To-do list =
1. Extract the passage of the anniversary story between "One night after" and "our wedding day.", inclusive, word for word.
2. Copy the lines of the entries exactly, from the line that holds "How large is" through the last line of the entries, inclusive.

Selected extract =
A Convivial Love Affair

Today marks the 8th Wedding Anniversary for my husband, Martin and I. To commemorate this sacred day, here’s our story…

We met on Halloween Day 1998. I vaguely recall his face, but clearly remember his spirit. It was convivial. Our first dance was to a song called, Oye Mi Amor (Hey My Love) by the Spanish Rock group, Mana. We jumped wildly and danced together while belting out these lyrics: Hey my love…don’t tell me no…let’s get together…and join our souls…join our bodies…

To listen to the full song, CLICK HERE.

I didn’t want to give him my number, because I had strictly gone out that night with the intention to dance my ass off and walk away with the memory of it all. Fortunately, I broke my own rule. Something in him called something in me. It was never about appearances with us, but instead this sense of being high on life and experiencing an energy so contagious that we couldn’t ignore the potential for more opportunities together. I felt light on my feet as I thought

Hmm…he’s interesting…I’m interesting…we could be interesting together.

The chemistry was there from the get-go. I felt extremely vulnerable around him. I’m not someone to open up so quickly, but Martin broke me of that. He could see me in ways I wasn’t ready for him to see. His look was piercing. When we talked, he would stare at me- like, literally, hold his face with one hand and stare at me with a big smile on his face. It was awkward, uncomfortable, and strangely delightful. I felt exposed and his presence was unnerving. Eventually, we left logic by the wayside and allowed the heart to take control of the wheel.

One night after a party, we danced near a fully lit Christmas tree in the vacant parking lot of a small shopping strip. As Martin held me close, he said, “Think of your favorite romantic song and I’ll think of mine. Don’t tell me what it is- let’s just dance to them right here, right now and maybe one day we’ll reveal them to each other…” (Oh God! The sappy inner mean girl in me wants to gag at all this mushy romance stuff. Shush girl!) We weren’t even boyfriend and girlfriend yet, but suddenly

I envisioned him and I dancing on our wedding day.

So I tried to think of my favorite romantic song and Peter Gabriel’s In Your Eyes rushed to the forefront. What? That can’t be right, I thought. I tried to deny the song, because it seemed Shania Twain’s You’re Still The One or Celine Dion’s Titanic song were more ideal for this request. Neither of those felt right, so I went with my gut and let Peter Gabriel sing in my head as I slow-danced with Martin.

It wasn’t long after that I was driving down the highway and In Your Eyes came on the radio. I’d never paid close attention to the song and was surprised to hear Peter sing these specific lyrics:

In Your Eyes…
The light
The heat
I am complete
I see the doorway
of a thousand churches
the resolution
to all my fruitless searches…

I couldn’t help to think, “Wow…could this guy be the resolution to all my fruitless searches?” After four years of dating, that turned out to be the case.

Excerpted records =
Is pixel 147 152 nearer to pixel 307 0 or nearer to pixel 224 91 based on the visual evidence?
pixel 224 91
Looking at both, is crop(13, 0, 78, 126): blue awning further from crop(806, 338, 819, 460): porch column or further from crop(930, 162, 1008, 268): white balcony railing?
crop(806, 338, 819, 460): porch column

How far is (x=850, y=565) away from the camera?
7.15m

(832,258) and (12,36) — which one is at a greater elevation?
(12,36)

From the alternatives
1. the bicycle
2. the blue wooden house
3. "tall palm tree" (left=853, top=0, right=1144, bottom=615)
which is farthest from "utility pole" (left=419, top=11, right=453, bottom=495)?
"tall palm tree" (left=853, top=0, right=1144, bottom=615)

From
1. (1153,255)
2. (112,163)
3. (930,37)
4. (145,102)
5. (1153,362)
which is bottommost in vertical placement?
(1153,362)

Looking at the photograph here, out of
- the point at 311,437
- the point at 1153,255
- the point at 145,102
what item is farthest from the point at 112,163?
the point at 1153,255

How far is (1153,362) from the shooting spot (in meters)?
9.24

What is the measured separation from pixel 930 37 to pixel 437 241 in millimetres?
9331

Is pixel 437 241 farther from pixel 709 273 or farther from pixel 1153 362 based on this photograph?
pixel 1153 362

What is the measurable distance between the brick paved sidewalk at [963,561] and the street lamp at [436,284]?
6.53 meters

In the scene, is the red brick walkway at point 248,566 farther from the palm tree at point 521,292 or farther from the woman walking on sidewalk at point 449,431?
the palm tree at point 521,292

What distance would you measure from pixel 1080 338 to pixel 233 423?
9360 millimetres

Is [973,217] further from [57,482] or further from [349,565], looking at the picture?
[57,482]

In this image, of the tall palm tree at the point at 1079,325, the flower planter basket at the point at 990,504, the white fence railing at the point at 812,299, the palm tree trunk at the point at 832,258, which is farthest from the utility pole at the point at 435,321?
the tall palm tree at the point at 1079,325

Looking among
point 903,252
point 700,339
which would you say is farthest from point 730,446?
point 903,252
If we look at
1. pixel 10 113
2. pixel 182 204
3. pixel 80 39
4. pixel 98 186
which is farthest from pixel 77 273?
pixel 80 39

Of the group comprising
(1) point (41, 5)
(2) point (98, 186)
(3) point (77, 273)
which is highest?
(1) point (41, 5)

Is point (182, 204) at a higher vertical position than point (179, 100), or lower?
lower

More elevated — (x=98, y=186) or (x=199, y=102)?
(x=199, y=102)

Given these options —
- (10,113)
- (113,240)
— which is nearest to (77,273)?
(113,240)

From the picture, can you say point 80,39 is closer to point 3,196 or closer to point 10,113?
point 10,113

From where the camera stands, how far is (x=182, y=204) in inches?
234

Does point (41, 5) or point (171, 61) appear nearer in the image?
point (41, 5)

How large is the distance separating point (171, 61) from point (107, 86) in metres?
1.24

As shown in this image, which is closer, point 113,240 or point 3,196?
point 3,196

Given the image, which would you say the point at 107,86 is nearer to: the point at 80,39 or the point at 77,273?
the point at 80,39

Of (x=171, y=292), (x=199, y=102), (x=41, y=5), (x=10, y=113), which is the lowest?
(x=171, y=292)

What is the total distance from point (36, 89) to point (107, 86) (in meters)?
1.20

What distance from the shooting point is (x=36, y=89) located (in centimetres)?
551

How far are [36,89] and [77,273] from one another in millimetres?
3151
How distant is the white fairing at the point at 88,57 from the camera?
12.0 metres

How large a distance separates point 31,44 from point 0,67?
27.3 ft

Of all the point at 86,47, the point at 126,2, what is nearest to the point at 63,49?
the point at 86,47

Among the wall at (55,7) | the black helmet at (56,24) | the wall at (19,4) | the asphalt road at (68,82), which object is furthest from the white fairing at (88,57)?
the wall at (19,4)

Responses in order =
1.
One night after a party, we danced near a fully lit Christmas tree in the vacant parking lot of a small shopping strip. As Martin held me close, he said, “Think of your favorite romantic song and I’ll think of mine. Don’t tell me what it is- let’s just dance to them right here, right now and maybe one day we’ll reveal them to each other…” (Oh God! The sappy inner mean girl in me wants to gag at all this mushy romance stuff. Shush girl!) We weren’t even boyfriend and girlfriend yet, but suddenly

I envisioned him and I dancing on our wedding day.

2.
How large is the distance separating point (171, 61) from point (107, 86) in metres?
1.24

As shown in this image, which is closer, point 113,240 or point 3,196?
point 3,196

Given the image, which would you say the point at 107,86 is nearer to: the point at 80,39 or the point at 77,273?
the point at 80,39

Of (x=171, y=292), (x=199, y=102), (x=41, y=5), (x=10, y=113), which is the lowest?
(x=171, y=292)

What is the total distance from point (36, 89) to point (107, 86) (in meters)?
1.20

What distance from the shooting point is (x=36, y=89) located (in centimetres)?
551

How far are [36,89] and [77,273] from one another in millimetres?
3151
How distant is the white fairing at the point at 88,57 from the camera?
12.0 metres

How large a distance separates point 31,44 from point 0,67?
27.3 ft

Of all the point at 86,47, the point at 126,2, what is nearest to the point at 63,49?
the point at 86,47

Among the wall at (55,7) | the black helmet at (56,24) | the wall at (19,4) | the asphalt road at (68,82), which object is furthest from the white fairing at (88,57)?
the wall at (19,4)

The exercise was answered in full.